##### Exercise passage

The Gospel of Matthew has been interpreted, in many Christian traditions, in an antisemitic way because the Greek and Latin words ioudaios and iudaeus have been translated not as “Judaean” but “Jew.” The Gospel of Matthew has often been regarded as a great contributor to the development of antisemitism, particularly because of the charge of Matthew 27:25. This so-called “blood guilt” text has been interpreted to mean that the Hebrew people of Jesus’ time and afterwards the “Jewish” people bear responsibility for the death of Jesus. I clearly remember the RCC Good Friday prayer, as it existed before 1959: “Let us pray also for the faithless Jews, that Almighty God may remove the veil from their hearts; so that they too may acknowledge Jesus Christ our Lord.” [A note regarding the spelling of Iesus and Iudaeorum, the letter “J” did not exist until the sixteenth century.]
As we go through life, we question, discover, and learn. Change is a part of life and our understandings do change. From the early through the late Middle Ages, for example, Europeans moved from an almost mystical way of thinking about the universe to an acceptance of a well-ordered, geocentric universe. In this universe, the earth was at the center and other heavenly bodies rotated around it in a series of concentric spheres. They thought therefore that the sun revolved around the earth. Today we know that our earth revolves in orbit around the sun in 365 days, 6 hours, and 9 minutes. We know as well that our earth is just one of millions and millions of planets in the universe. The exact number is around 10,000,000,000,000,000,000,000,000. All of these planets orbit around different stars and make up their own solar systems and galaxies. Where then is heaven? Early and later Christians thought it was up there above the earth.
Getting back to translations, I still have three more observations:
(1) In Matthew 1:23 we read “Behold, the virgin shall conceive and bear a son, and they shall call his name Immanuel.” Each year in the Christmas season, of course, we hear and read the text repeatedly as a prophecy about the birth of Jesus. The text in Matthew comes originally from Isaiah 7:14 in the Hebrew Scriptures (the Old Testament).
The Hebrew Scriptures were written originally in Hebrew during the period from 1200 to 100 BCE. Later a Greek translation called the Septuagint was written from the 3rd through the 1st centuries BCE. The Greek Septuagint translation of Isaiah 7:14 uses the word parthenos which meant “virgin.” The original Hebrew language text of Isaiah 7:14, however, did not use a word meaning “virgin” but the word almāh meaning “a young woman of childbearing age.” The original text of Isaiah 7:14 referred to the birth of a son for King Ahaz of Judah whose reign was 732–716 BCE.
Actually, contemporary biblical scholars point out that the Greek Septuagint translation of the Hebrew Scriptures differs from the original Hebrew language texts in many ways and the Greek translations often demonstrate a real ignorance of Hebrew idiomatic usage. For these reasons, most people in the Hebrew tradition abandoned the Septuagint around the second century CE. The earliest Gentile Christians, however, used the Septuagint out of necessity. It was the only Greek version of the Scriptures available to them and most of these early Gentile Christians could not read Hebrew.
Well this textual clarification can lead to a discussion about Jesus’ “virgin birth” — something I have touched on before and can return to if necessary. Most contemporary biblical scholars would say that Jesus’ “virgin birth,” mentioned only in Matthew 1:18–25 and Luke 1:26–38, is more theologically symbolic than historical. The author of the Gospel of Mark, composed around 70 CE, thus much earlier than Matthew and Luke, was not aware of any special circumstances surrounding Jesus’ birth.

##########
##### Given information

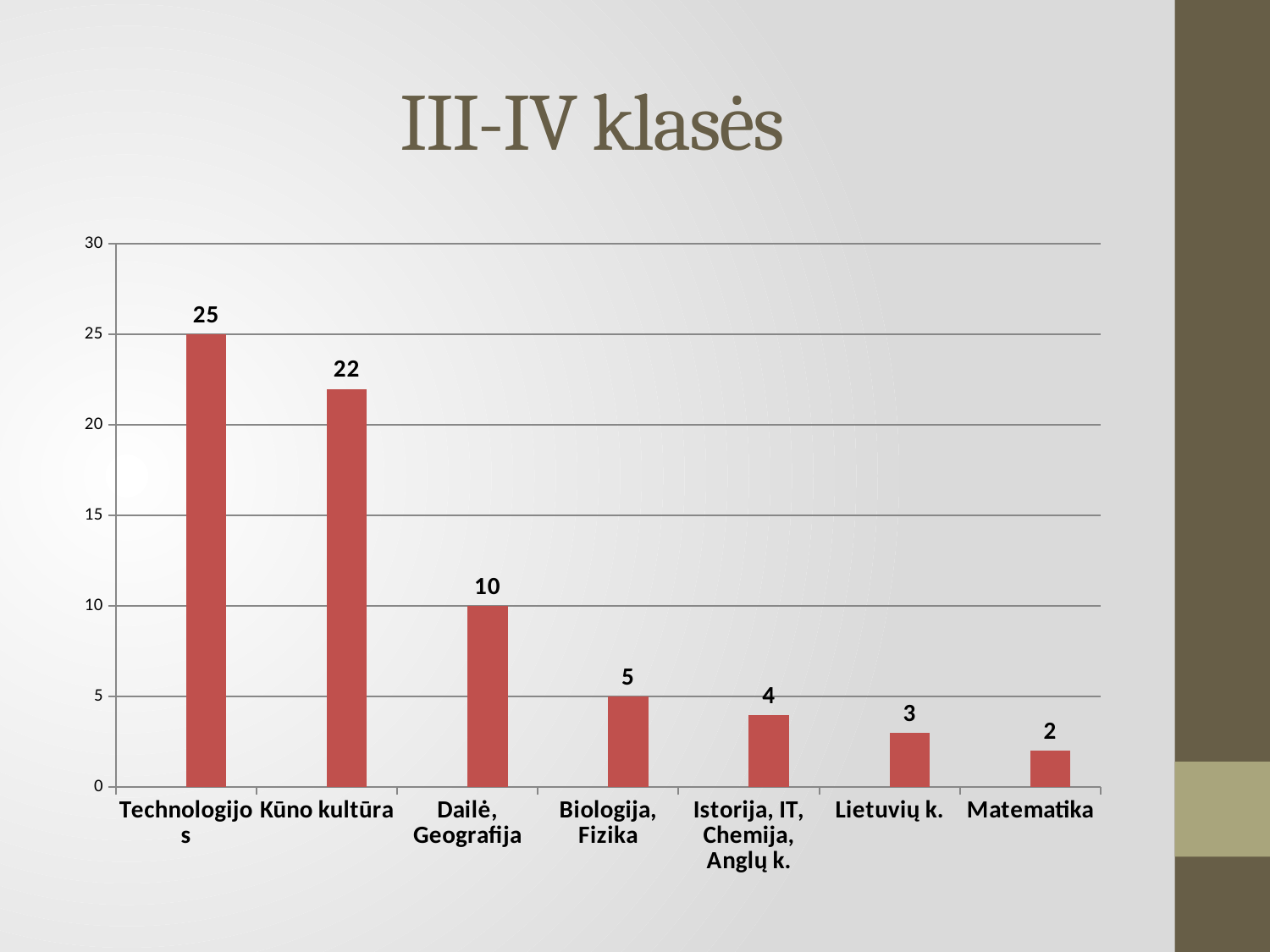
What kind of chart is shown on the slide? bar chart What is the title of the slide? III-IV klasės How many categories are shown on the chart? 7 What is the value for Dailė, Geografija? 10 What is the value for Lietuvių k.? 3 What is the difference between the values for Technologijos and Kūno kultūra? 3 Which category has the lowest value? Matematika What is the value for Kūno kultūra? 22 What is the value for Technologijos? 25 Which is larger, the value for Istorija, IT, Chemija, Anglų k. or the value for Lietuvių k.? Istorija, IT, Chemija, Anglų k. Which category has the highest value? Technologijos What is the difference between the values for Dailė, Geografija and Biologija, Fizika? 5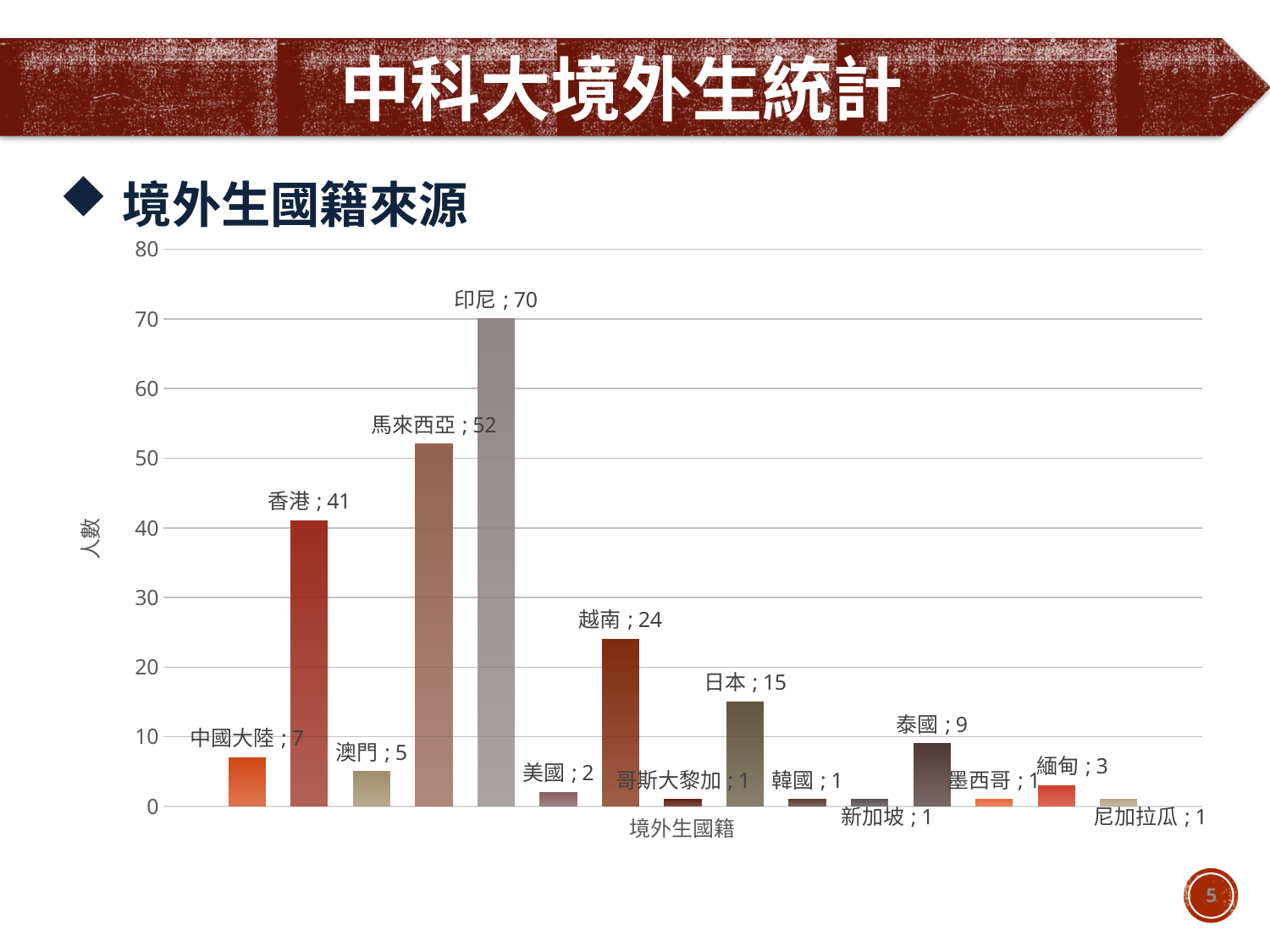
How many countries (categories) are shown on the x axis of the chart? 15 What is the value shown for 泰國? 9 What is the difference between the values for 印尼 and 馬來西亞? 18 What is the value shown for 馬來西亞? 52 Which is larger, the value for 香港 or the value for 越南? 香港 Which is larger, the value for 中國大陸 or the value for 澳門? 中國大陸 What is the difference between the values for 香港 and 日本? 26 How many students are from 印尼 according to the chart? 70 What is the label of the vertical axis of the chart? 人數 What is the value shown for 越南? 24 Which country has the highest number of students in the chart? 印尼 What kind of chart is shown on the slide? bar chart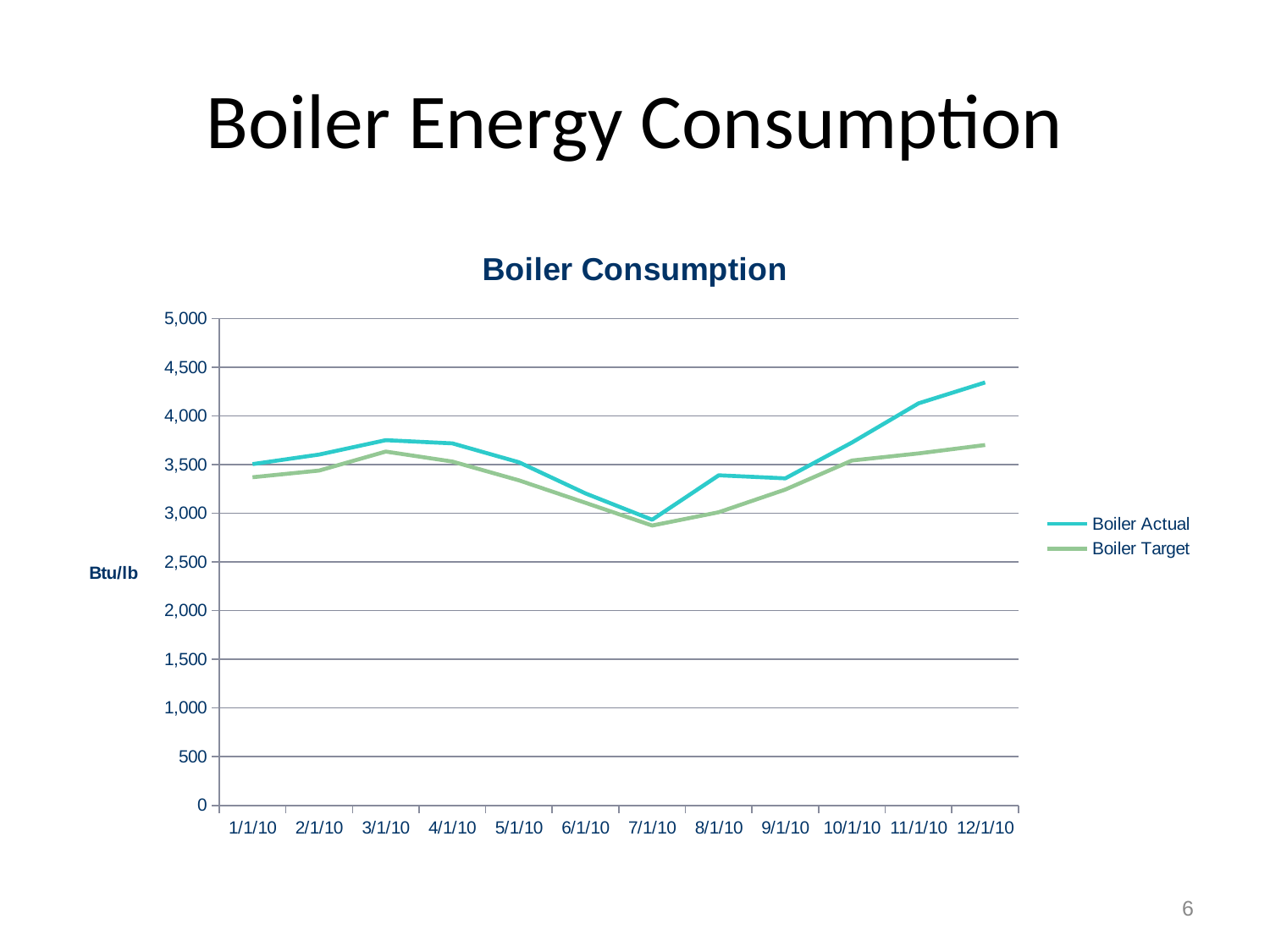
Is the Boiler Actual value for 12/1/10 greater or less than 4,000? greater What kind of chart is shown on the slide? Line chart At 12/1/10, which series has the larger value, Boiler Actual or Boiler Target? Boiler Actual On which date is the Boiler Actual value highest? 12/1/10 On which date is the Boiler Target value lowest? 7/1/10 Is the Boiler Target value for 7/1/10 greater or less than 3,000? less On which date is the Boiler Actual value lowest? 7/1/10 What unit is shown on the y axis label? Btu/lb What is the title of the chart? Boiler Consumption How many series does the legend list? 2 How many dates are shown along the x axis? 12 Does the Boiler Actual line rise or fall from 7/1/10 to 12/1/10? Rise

##########

_Actions to take_.
(1) Please reproduce word for word the part of the Bible translation passage that opens with the words containing "The Hebrew Scriptures were" and closes with "was 732–716 BCE.".
(2) According to the Bible translation passage, why did most people in the Hebrew tradition abandon the Septuagint around the second century CE? Answer in one to three sentences.

_Answers in order_.
(1)
The Hebrew Scriptures were written originally in Hebrew during the period from 1200 to 100 BCE. Later a Greek translation called the Septuagint was written from the 3rd through the 1st centuries BCE. The Greek Septuagint translation of Isaiah 7:14 uses the word parthenos which meant “virgin.” The original Hebrew language text of Isaiah 7:14, however, did not use a word meaning “virgin” but the word almāh meaning “a young woman of childbearing age.” The original text of Isaiah 7:14 referred to the birth of a son for King Ahaz of Judah whose reign was 732–716 BCE.

(2) Contemporary biblical scholars point out that the Greek Septuagint differs from the original Hebrew texts in many ways. Its translations also often show a real ignorance of Hebrew idiomatic usage. For these reasons, most people in the Hebrew tradition abandoned it around the second century CE.